Oh my poor poor artform (continued)

I agree the Guardian's week of comics is fun and nostalgic and we should enjoy it for what it is. The factual inaccuracies and historical ignorance of a subject that we the comics cognoscenti know so well is only to be expected. In the corrections column you'll find many articles get many subjects wrong, and that's in instances where the facts are actually well documented. In the case of comics, where does our history lie, except scattered in a very few academic books (we get one a decade if we're lucky) and in fanzines.

Wikipedia holds some information about some comics history, but you already have to know what you're looking for. A comprehensive joined-up history of comics is impossible to find, and where would you begin?

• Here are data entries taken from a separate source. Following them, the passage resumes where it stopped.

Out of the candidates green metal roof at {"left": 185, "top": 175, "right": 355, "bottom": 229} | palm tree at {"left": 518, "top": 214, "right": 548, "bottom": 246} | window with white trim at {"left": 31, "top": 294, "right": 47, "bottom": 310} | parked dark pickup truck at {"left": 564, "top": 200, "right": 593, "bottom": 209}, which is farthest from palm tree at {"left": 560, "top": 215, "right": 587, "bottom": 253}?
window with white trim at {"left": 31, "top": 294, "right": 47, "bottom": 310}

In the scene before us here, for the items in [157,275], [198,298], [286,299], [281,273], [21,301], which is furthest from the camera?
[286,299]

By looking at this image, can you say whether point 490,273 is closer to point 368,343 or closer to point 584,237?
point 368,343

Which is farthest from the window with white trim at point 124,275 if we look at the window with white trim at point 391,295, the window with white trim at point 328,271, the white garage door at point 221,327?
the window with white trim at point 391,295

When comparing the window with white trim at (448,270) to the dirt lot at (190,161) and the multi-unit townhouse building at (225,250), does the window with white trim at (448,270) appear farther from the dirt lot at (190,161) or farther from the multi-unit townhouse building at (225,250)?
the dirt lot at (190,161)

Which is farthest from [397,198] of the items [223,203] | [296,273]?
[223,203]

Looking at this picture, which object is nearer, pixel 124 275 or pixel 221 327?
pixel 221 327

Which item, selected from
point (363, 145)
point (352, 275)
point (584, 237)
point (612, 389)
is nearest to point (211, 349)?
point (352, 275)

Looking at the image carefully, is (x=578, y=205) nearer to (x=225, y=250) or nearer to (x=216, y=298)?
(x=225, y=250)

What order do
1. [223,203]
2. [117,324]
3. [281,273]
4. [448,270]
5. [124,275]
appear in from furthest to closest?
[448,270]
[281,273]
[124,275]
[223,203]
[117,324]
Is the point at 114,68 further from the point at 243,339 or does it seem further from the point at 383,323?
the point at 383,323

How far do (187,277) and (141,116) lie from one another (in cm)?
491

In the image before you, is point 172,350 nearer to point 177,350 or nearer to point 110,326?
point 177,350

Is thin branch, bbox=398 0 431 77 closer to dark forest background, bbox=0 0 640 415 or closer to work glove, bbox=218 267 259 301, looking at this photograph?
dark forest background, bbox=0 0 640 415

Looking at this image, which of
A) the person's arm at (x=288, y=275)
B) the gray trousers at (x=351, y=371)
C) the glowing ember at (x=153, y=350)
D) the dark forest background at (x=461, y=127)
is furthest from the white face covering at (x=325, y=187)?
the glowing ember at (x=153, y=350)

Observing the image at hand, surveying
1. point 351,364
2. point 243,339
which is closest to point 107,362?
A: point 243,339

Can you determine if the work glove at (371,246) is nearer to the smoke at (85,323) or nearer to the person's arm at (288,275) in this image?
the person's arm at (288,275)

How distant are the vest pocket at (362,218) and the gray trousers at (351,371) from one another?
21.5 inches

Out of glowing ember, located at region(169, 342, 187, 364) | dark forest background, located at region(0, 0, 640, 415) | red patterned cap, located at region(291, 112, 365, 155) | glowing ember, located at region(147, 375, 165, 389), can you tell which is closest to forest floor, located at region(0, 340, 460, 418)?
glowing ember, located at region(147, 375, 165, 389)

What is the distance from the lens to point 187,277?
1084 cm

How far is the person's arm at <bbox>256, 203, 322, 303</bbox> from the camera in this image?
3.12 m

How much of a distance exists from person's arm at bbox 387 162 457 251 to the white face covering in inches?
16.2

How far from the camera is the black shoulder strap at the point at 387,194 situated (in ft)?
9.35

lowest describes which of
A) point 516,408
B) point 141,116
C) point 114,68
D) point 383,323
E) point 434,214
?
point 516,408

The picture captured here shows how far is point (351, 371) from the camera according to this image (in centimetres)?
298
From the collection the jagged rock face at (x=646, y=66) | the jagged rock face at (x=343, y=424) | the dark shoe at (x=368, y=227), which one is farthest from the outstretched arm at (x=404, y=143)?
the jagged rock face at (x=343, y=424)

Those of us who were raised on and then worked in British comics are regularly frustrated to realise that our comics remain virtually unknown outside of our tiny island. With the exception of the comics talent Brain Drain that began in the 80s, and which has resulted in 75% of Brits earning a living in comics doing so on American money, our strips have rarely if ever travelled.

Which means the Americans have heard of only one Dennis The Menace, the wrong one, and are aware of Judge Dredd as a naff movie and a short lived series of comics that no-one bought in the 80s. Talk to anyone in Spain, Norway, France or anywhere else they hold comic festivals that we occasionally get invited to and you'll find they've heard of random and bizarre things from Brit comic history (The Trigan Empire, Dan Dare and the IPC girls strips seem to have been very big in Norway in the 1970s) but never anything you want them to have heard of, like The Bash Street Kids.

Talking of factual inaccuracy, I was brought into schools last year when, at the 11th hour, teachers on the Media Studies course realised comics and graphic novels were part of a module, so I had to give the kids a quick catch up. I saw the teachers notes, provided by the exam board. They were riddled with inaccuracies, including attributing drawings to the wrong artists, attributing characters to the wrong publishers, getting comics dates out by decades, and largely skimming over Brit comics. Given that they had about 5 pages to cover the entire history of comics this is hardly surprising.

And the task the pupils had to perform to show their understanding of comics was to design a front cover. Pathetic. That's like showing you understand car mechanics by designing a number plate. Oh my poor poor beloved artform, what does your future hold?